§ Exercise
Reproduce precisely the lines between the start of the data below and the line with "common name: gray-necked wood-rail", both included.

Stored data:
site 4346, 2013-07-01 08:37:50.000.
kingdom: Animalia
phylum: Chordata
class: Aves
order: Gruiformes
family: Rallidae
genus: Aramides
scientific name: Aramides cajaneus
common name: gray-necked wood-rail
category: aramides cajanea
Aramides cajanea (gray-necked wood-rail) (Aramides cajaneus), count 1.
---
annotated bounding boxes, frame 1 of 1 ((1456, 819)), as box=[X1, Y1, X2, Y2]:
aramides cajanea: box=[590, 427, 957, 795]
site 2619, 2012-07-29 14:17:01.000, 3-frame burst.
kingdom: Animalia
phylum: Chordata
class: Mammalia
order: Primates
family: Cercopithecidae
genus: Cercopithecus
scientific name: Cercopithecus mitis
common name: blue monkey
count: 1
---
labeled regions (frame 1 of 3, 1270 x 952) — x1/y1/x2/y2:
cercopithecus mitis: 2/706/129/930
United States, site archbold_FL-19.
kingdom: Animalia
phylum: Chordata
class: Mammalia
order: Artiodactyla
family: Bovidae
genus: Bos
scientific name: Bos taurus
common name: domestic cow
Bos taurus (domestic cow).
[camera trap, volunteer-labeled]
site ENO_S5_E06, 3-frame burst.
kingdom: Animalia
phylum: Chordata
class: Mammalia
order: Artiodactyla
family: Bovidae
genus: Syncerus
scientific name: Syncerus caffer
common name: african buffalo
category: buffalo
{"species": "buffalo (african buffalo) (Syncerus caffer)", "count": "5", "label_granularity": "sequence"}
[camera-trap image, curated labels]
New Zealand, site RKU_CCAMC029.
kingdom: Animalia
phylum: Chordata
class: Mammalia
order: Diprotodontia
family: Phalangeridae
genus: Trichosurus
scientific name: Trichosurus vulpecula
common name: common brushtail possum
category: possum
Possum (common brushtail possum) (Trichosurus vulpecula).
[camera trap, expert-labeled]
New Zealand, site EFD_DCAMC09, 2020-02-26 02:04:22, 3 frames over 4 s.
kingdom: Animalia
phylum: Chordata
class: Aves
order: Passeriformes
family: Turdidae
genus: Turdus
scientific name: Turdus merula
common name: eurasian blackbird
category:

§ Solution to this problem
site 4346, 2013-07-01 08:37:50.000.
kingdom: Animalia
phylum: Chordata
class: Aves
order: Gruiformes
family: Rallidae
genus: Aramides
scientific name: Aramides cajaneus
common name: gray-necked wood-rail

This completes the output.